> _ACTION ITEM_
Nothing but the lines from the one containing "Vietnam;Lao, site loc_0327, 2020-06-25" through the one containing "common name: pig-tailed macaque", both included, should be given again, each exactly as written below.

> _SOURCE DATA_
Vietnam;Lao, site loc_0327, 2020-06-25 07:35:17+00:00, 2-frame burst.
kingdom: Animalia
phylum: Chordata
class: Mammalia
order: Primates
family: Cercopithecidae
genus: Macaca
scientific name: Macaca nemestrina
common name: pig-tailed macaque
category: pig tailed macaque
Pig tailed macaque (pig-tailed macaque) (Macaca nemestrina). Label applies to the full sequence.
...
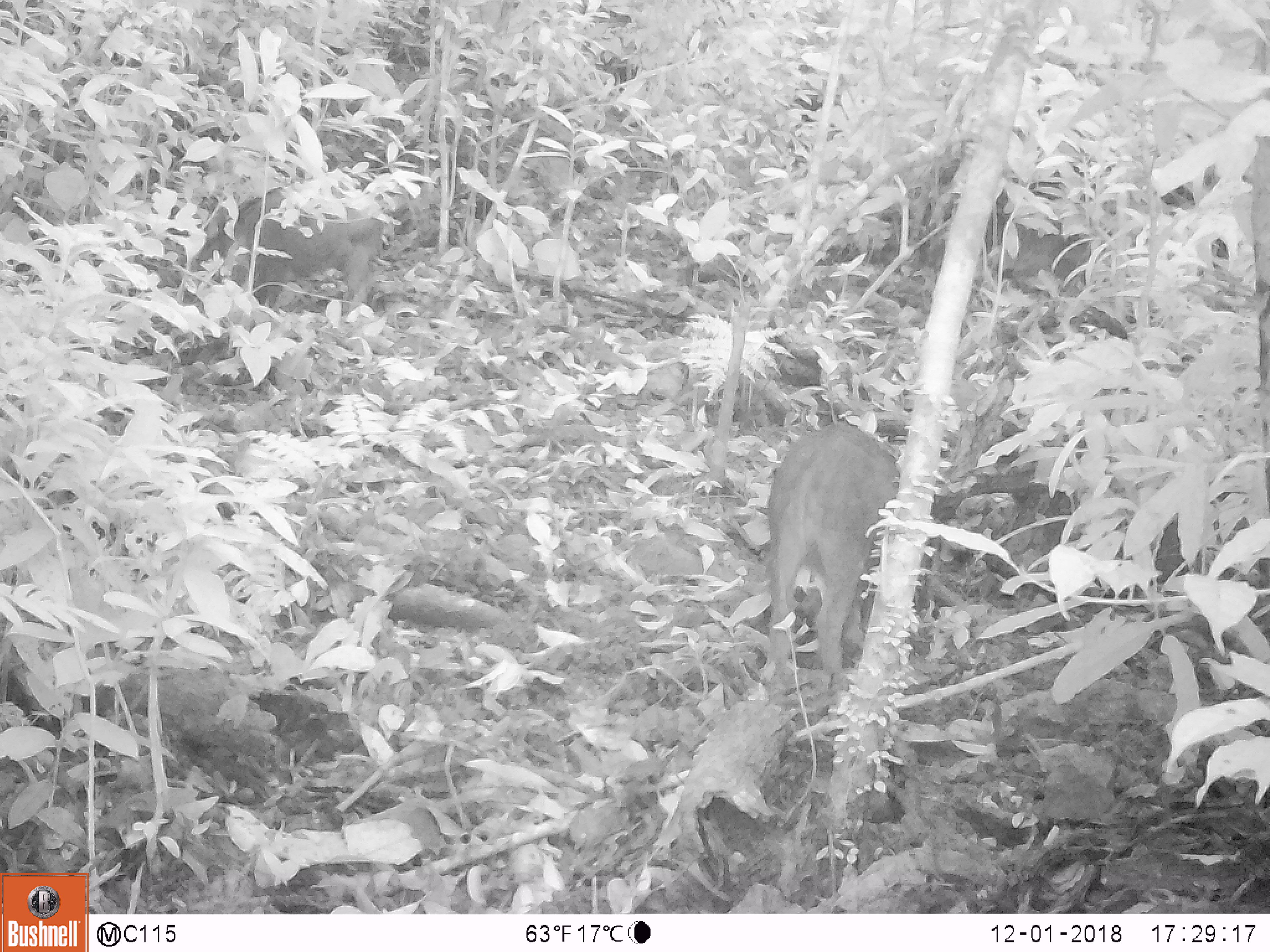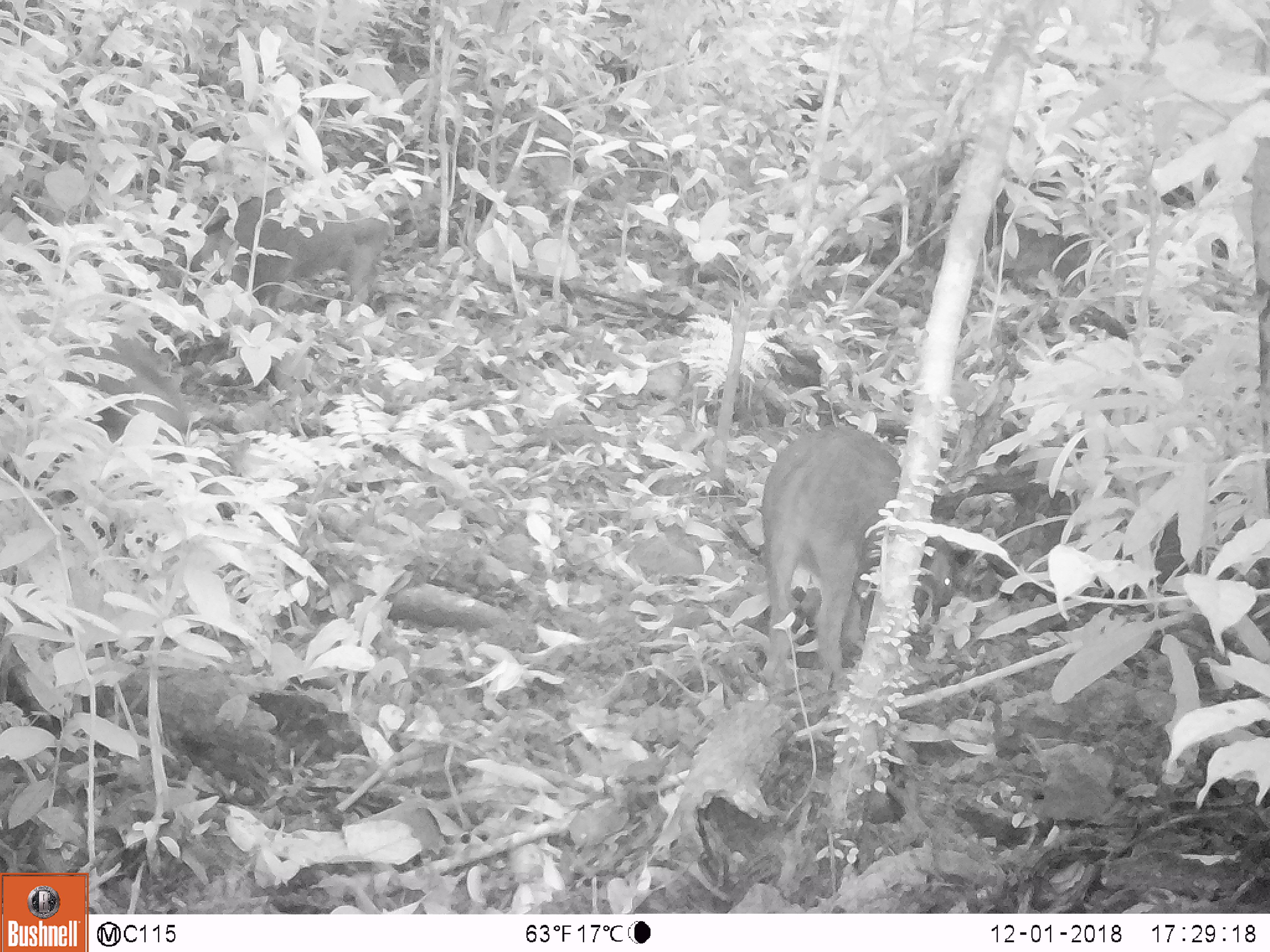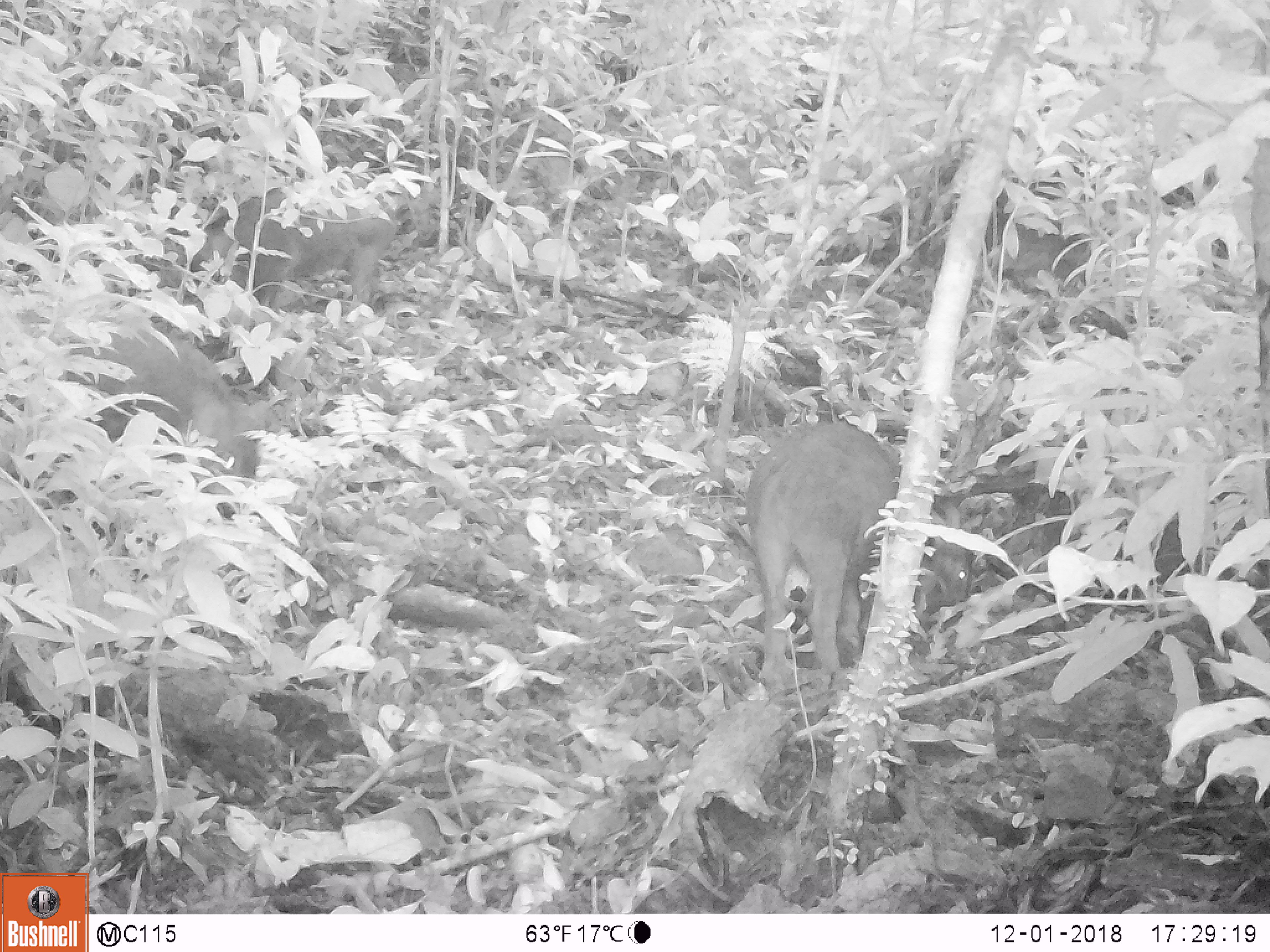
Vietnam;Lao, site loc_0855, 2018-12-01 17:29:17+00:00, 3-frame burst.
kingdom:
...
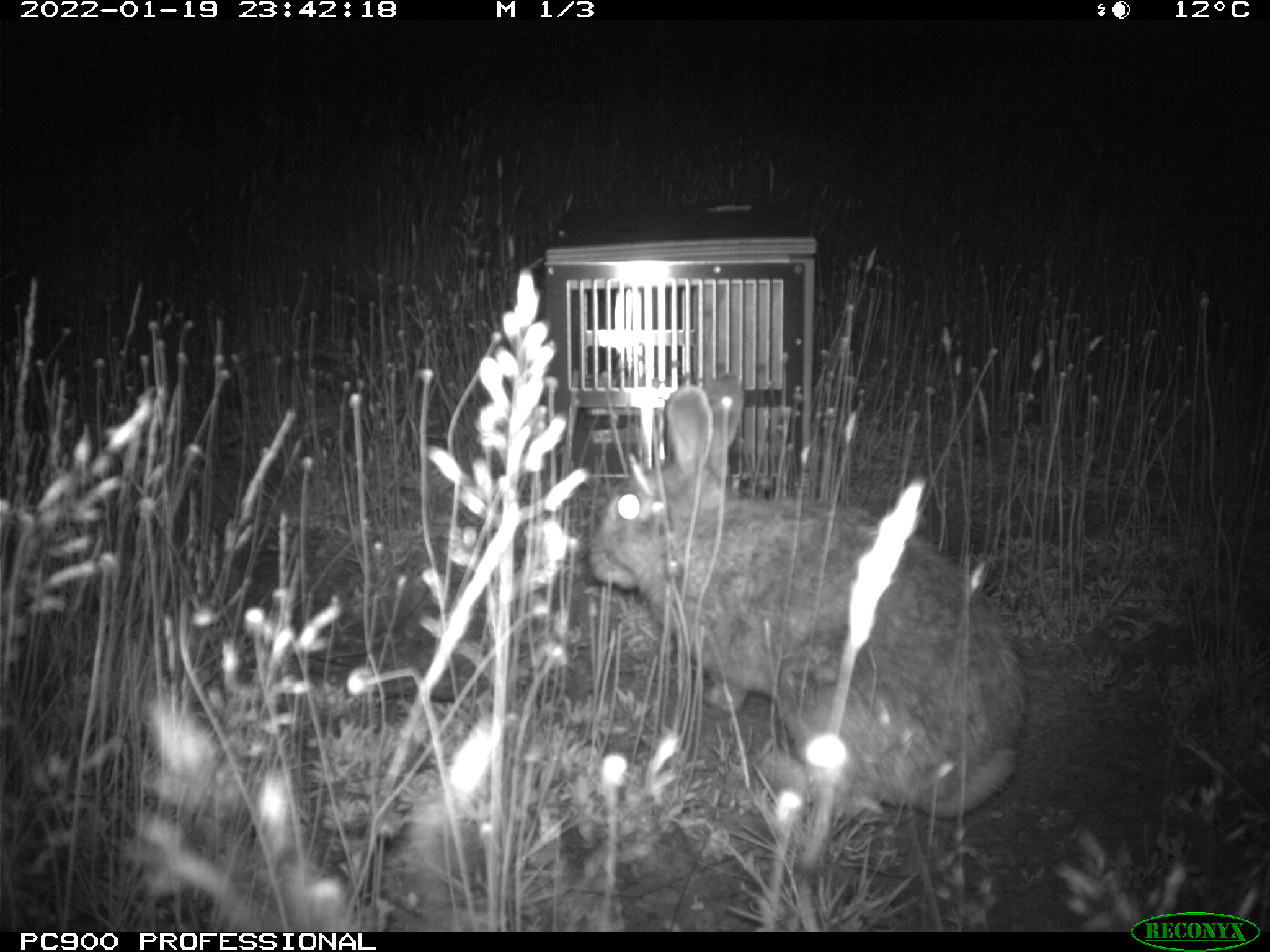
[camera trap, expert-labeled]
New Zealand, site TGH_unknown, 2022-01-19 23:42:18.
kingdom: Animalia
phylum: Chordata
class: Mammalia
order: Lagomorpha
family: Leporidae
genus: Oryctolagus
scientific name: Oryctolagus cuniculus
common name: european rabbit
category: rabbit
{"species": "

> _OUTPUT FOR THIS TASK_
Vietnam;Lao, site loc_0327, 2020-06-25 07:35:17+00:00, 2-frame burst.
kingdom: Animalia
phylum: Chordata
class: Mammalia
order: Primates
family: Cercopithecidae
genus: Macaca
scientific name: Macaca nemestrina
common name: pig-tailed macaque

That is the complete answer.